Redding Land Trust owns Great Ledge has a parking lot and trail to the Ledge located on Dayton Rd. Please do not park and bushwack from Newtown Turnpike (Rt. 53) as there is no established trail to this cliff and traveling on Centennial Watershed State Forest property requires you to stay on established trails and carry the following permit: www.ct.gov/dep/lib/dep/stateparks/maps/saugatuckreservoirtra>>>. RLT does not specifically have a policy on rock climbing at the ledge but should any issues arise they might very well close the property to climbing. If you intend on climbing at Great Ledge please consider a paying the $10 membership fee which can also be considered a tax donation.
This information is a public crowdsourcing effort between the Access Fund,
and Mountain Project. You should confirm closures, restrictions, and/or related dates.
Great Ledge is a large Granitic Gneiss cliff, formed about 435-500 mya during the Ordovician period, and located on the Redding/Weston border. The Redding Land Trust owns both the top and bottom of the cliff. Their property covers almost the entire climbing area and extends about half way down to the stream from the base.
The cliff is nestled in this small drainage and remains shady most of the day. There are opportunities for top-roping and trad climbing. It should be noted that efforts to install anchors to minimize impacts of Top Ropers have been met with sledge hammers and the vandalism by a local dad and his son. These idiots don't think they just act and have left the cliff looking like shit where they have hammered over anchor bolts.
From Route 15/Merritt Parkway take the Westport/Weston exit and get on Weston Road going North towards the Weston Town Center. Continue North on Weston Road which becomes Newtown Turnpike. As you continue on Newtown Turnpike there will eventually be a reservoir on your right (East) - continue on this pleasant wooded road for a couple miles and look for Tudor Road on your Left. Take Tudor Road. Turn left onto Dayton Road.
Keep your eyes open for a parking area on the right side of the road with a sign that reads "The Nature Conservancy, Devil's Den Preserve, Redding Land Trust". Park here, cross the street and head back down the road to a driveway on your right. Look for white blazes on the left side of this driveway - this is the trail that leads to the Great Ledge.
This trail goes uphill for a little more then a mile (maybe further) to a junction with a sign that says "Great Ledge". Follow the sign for another 1/2 mile to the top of the ledge.
There is a vague climbers trail near a stone wall just before you get to the actual top of the ledge. Take this downhill looking to your right for the cliff.
Alternatively you can access the great ledge via Devil's Den. This route will be a longer approach. I have uploaded a copy of the Devil's Den trail map with the Great Ledge loop highlighted.

**Problem 1:** According to the Great Ledge guide, who owns both the top and the bottom of the cliff?
**Problem 2:** Render this sentence from the Great Ledge guide in Spanish: "The cliff is nestled in this small drainage and remains shady most of the day."
**Problem 3:** Write the next part of the Great Ledge guide, carrying on after its final sentence.
The material that comes next has no part in this exercise.

**Stored data:**
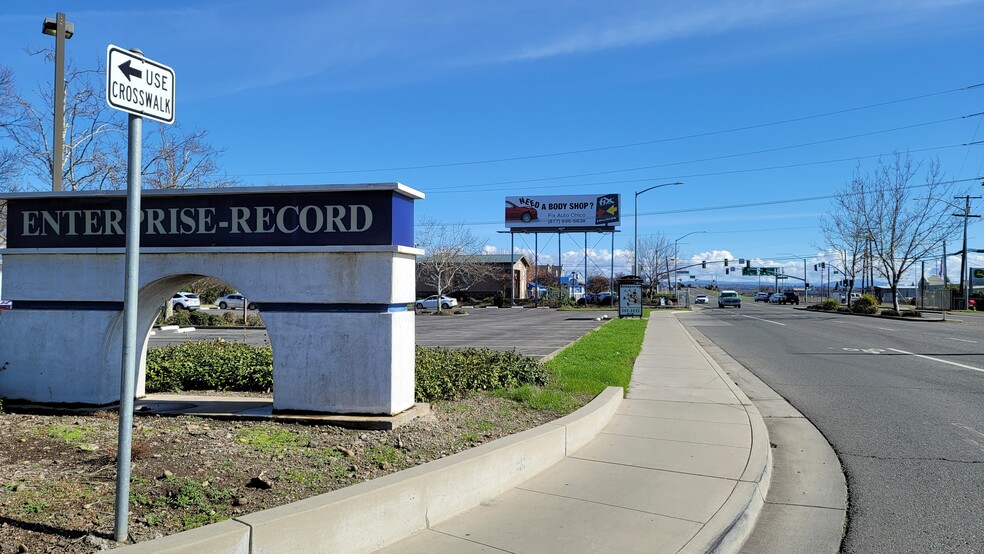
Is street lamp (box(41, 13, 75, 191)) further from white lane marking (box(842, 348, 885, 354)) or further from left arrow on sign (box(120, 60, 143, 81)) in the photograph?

**Exercise result 1:** The Redding Land Trust.

**Exercise result 2:** El acantilado está enclavado en esta pequeña cuenca y permanece a la sombra la mayor parte del día.

**Exercise result 3:**
I have not personally GPSed the location of this crag - I just found the general area on the map so please don't use a GPS and rely on these coordinates to bring you to the crag!
This little crag has a long history for locals in the area. It has been a great little spot for those of us that live in Redding, and is worth checking out. I know my father climbed here in the 60's, and there are a few fixed pins from that era, or possibly earlier. The nasty paint at the base showed up a few years ago and really bummed me out. If anyone knows how to clean something like that, I would love to get rid of it. There is little beta out there, because this is largely a top rope area and those that climb it aren't really concerned with beta. There are some fun little routes here. It offers great clean aid solo practice with a large and prominent roof. If you are into rope soloing, this is also a great spot. But please please please leave the rock as you found it! Graffiti morons are not the only ones beating on this poor little cliff. Over the years people have bolted, chopped, and used this rock as a pin practice area. Totally NOT OK. If you want to practice fixing iron, find a rock in your neighbors yard, not this one.
also, if you use your noggin, there is a quick and easy way to legally park and approach this cliff in about 5 minutes(not involving devils den).
So the permit for the Saugutuck Res area - the land you cross to access the cliff and owned by the Aquerion Water Company - is simply to have a copy of their map in your possesion. Print the below and take it with you and you have a permit!!! FYI - Aquerion Water Company specifically prohibits climbing on their land however the cliff is not on their property.
Well said, Will and Jack. The cliff has in the past month seen yet more [unnecessary] bolting and [unsightly] chopping, when all it really needs is cleaning. Thanks to those who have been working on removing the graffiti, and have left wire brushes and cleaning supplies hidden near the cliff for others to contribute to the effort to restore it to the condition that has made it an enjoyable, little travelled traditional and toprope climbing spot for fifty years. I pledge to do my part in ensuring that it remains one for as long as I live in this great climbing state.
i agree if these bolt choppers care so much about the clif why cant they help get rid of the spray paint. i think hammer over bolts look alot worse than proper tr anchors placed in a correct spot just saying, why does ct have to suck so much!??!!
Yeah its really great theres effort going into cleaning the paint and whatnot off. But the uh, chemical bottles used to clean should probably not be left there....the paint being there does less to the area than having a bunch of plastic bottles and chems stashed. Im going there to clean that crap up. Please pack out what your gonna pack in...Thanks, and this is a sweet rock! Who smashed up the bolts? crazzy!